Africa’s startup ecosystem showed tentative signs of recovery in April 2026, with deal activity picking up after a subdued March, though funding volumes remained weak by recent standards, Business Post gathered from the latest data by Africa: The Big Deal.

In the review month, a total of 32 startups across the continent announced funding rounds of at least $100,000, raising a combined $110 million through a mix of equity, debt and grant deals, excluding exits. The figure represents a notable rebound from the 22 deals recorded in March, suggesting renewed investor engagement after a slow start to the second quarter.

However, the recovery in deal count did not translate into stronger capital inflows. April’s $110 million total marks the lowest monthly funding volume since March 2025, when startups raised $52 million, and falls significantly short of the previous 12-month average of $275 million per month.

The data highlights a growing divergence between investor activity and cheque sizes, with more deals being completed but at smaller ticket values.

The data showed that, despite this, looking at the numbers on a month-to-month basis does not tell the whole story of venture funding cycles as a broader 12-month rolling view presents a more stable picture of Africa’s startup ecosystem.

Based on this, over the 12 months to April 2026 (May 2025–April 2026), startups across the continent raised a total of $3.1 billion, excluding exits – largely in line with the range observed since August 2025. The figure has hovered around $3.1 billion, with only marginal deviations of about $90 million, indicating relative stability despite recent monthly dips.

A closer breakdown shows that equity financing accounted for $1.7 billion of the total, while debt funding contributed $1.4 billion, alongside approximately $30 million in grants. This composition underscores the growing role of debt in sustaining overall funding levels.

The data suggests that while headline monthly figures may point to short-term weakness, the broader funding environment remains resilient, supported in large part by continued activity in debt financing, even as equity investments show signs of moderation.

The report said if April’s total amount was lower than March’s overall, it was higher on equity: $74 million came as equity and $36 million as debt, while March had been overwhelmingly debt-led ($55 million equity, $96 million debt).

In the review month, the deals announced include Egyptian fintech Lucky raising a $23 million Series B, while Gozem ($15.2 million debt) and Victory Farms ($15 milliomn debt) did most of the heavy lifting on the debt side. Ethiopia-based electric mobility start-up Dodai announced $13m ($8m Series A + $5m debt).

April also saw two exits as Nigeria’s Bread Africa was acquired by SMC DAO as consolidation continues in the country’s digital asset sector, and Egypt’s waste recycling start-up Cyclex was acquired by Saudi-Egyptian investment firm Edafa Venture.

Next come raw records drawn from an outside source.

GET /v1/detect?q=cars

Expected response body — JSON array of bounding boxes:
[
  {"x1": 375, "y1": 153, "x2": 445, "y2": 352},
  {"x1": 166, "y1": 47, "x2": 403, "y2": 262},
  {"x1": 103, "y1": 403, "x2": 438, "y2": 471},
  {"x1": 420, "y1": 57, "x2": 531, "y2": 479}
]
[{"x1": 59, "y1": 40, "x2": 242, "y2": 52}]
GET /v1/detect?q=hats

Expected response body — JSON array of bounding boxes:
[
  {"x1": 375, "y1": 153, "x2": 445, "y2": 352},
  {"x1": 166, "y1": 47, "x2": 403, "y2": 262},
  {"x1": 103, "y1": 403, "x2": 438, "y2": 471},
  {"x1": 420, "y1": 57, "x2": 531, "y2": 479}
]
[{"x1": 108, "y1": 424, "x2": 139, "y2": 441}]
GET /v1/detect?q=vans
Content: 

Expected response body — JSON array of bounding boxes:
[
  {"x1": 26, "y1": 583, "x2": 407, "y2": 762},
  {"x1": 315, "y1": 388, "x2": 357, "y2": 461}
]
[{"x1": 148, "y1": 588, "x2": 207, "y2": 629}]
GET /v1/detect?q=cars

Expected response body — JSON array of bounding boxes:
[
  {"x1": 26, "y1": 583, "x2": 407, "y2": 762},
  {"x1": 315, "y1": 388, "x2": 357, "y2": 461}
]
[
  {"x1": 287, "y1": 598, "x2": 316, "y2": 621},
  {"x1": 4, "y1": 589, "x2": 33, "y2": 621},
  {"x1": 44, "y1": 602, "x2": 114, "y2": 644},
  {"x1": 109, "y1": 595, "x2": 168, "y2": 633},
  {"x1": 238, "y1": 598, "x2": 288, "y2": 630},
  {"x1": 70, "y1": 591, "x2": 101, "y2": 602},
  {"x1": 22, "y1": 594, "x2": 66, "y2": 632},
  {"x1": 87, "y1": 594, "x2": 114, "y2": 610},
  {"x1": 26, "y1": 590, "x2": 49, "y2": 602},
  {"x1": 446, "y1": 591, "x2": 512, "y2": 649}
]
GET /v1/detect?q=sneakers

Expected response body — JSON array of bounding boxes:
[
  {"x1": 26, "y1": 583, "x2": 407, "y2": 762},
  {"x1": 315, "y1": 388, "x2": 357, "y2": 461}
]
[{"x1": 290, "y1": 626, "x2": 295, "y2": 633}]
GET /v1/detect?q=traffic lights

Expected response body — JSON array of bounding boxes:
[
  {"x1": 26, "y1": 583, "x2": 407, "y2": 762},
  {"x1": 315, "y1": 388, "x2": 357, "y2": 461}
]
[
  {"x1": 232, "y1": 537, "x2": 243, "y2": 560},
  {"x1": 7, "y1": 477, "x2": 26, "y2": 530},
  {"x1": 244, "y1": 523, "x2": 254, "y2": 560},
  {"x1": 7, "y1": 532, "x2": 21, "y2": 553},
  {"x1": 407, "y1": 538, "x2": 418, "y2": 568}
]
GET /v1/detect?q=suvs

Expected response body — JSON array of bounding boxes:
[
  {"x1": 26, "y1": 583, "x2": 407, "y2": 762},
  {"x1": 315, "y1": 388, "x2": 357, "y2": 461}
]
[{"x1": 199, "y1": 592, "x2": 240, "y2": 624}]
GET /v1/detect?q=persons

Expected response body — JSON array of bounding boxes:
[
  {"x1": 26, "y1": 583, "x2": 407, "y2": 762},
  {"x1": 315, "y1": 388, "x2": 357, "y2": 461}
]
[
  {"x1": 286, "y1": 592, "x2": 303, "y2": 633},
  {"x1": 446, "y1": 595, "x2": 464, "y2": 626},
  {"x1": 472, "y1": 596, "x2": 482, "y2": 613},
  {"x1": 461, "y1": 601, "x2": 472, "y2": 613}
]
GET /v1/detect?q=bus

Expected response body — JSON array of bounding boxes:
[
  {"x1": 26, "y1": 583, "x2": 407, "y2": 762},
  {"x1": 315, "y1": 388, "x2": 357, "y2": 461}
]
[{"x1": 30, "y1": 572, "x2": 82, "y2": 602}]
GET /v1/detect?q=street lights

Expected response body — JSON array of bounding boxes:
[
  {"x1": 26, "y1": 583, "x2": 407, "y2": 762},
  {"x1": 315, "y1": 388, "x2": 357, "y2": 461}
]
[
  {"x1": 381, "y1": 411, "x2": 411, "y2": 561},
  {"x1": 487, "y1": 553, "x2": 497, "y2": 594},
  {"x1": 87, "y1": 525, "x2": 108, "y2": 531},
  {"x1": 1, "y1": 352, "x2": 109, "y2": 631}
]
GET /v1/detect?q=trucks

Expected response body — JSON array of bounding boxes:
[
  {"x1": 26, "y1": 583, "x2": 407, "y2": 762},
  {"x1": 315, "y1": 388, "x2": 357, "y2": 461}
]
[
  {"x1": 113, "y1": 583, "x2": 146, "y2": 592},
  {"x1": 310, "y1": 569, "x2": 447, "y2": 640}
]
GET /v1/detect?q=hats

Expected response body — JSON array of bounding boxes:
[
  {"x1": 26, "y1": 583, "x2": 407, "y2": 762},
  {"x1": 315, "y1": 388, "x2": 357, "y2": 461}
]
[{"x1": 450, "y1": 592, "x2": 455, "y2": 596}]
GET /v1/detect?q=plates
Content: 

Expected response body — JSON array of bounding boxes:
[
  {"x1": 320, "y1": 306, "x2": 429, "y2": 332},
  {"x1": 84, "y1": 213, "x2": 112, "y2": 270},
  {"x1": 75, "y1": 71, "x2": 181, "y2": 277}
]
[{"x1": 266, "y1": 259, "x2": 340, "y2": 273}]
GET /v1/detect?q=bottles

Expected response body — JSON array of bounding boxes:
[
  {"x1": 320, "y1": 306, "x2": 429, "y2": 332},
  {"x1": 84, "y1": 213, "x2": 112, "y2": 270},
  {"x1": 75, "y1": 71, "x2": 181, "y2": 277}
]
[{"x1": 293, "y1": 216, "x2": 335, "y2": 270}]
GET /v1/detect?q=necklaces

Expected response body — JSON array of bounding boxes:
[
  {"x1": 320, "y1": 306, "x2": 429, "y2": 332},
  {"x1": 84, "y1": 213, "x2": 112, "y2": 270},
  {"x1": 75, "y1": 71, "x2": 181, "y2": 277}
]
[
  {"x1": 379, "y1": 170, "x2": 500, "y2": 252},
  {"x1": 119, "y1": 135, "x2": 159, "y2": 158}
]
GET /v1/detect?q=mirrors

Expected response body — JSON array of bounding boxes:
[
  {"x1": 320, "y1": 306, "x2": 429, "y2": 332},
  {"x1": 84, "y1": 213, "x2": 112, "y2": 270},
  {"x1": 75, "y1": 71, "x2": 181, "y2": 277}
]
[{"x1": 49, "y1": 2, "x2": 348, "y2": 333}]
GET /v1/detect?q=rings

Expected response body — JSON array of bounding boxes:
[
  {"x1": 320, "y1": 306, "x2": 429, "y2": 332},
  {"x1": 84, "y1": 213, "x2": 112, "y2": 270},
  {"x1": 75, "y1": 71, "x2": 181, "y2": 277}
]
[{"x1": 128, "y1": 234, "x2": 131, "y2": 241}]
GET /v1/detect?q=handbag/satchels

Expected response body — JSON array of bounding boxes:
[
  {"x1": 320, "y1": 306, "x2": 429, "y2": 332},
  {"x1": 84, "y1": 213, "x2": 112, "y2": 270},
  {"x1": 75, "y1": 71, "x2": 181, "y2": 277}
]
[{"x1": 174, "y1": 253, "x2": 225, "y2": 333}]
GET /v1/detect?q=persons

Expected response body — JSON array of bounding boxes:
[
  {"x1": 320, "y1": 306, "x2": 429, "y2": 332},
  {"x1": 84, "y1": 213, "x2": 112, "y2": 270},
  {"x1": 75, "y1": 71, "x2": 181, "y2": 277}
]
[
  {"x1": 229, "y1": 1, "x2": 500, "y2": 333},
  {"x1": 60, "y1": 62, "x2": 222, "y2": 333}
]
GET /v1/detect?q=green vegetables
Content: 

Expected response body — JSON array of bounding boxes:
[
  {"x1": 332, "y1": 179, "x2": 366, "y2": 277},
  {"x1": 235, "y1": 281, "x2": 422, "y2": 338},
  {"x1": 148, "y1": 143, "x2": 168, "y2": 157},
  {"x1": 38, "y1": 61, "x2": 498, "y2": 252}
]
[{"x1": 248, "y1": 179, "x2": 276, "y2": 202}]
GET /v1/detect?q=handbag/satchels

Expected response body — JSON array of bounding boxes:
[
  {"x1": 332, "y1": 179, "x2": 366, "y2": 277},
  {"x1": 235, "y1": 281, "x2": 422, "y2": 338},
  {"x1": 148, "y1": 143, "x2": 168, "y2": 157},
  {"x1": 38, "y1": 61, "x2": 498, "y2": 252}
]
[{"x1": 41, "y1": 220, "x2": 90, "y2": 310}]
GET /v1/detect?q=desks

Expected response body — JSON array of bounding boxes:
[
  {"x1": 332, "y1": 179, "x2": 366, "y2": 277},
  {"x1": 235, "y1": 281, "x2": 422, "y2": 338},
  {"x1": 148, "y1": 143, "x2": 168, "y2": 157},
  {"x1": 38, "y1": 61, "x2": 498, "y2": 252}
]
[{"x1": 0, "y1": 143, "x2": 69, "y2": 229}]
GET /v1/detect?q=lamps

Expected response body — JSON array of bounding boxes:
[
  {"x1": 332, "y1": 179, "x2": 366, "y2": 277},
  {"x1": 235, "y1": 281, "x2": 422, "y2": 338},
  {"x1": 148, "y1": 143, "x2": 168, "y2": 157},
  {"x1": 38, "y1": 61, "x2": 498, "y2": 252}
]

Year-to-Date (January to April), startups on the continent have raised a total of $708 million across 124 deals of at least $100,000, excluding exits. The funding mix was almost evenly split, with $364 million in equity (51.4 per cent) and $340 million in debt (48.0 per cent), alongside a small contribution from grants (0.6 per cent). This is an early sign that funding startups is taking a different shape compared to what the ecosystem witnessed in 2025.

For instance, in the first four months of last year, startups raised a higher $813 million across a significantly larger 180 deals. More notably, last year’s funding was heavily skewed toward equity, which accounted for $652 million (80.1 per cent) compared to just $138 million in debt (16.9 per cent).

The year-on-year comparison points to two clear trends: a contraction in deal activity as evidenced by a 31 per cent drop, and a 13 per cent decline in total funding. At the same time, the composition of capital has shifted meaningfully, with debt now playing a much larger role in sustaining funding volumes.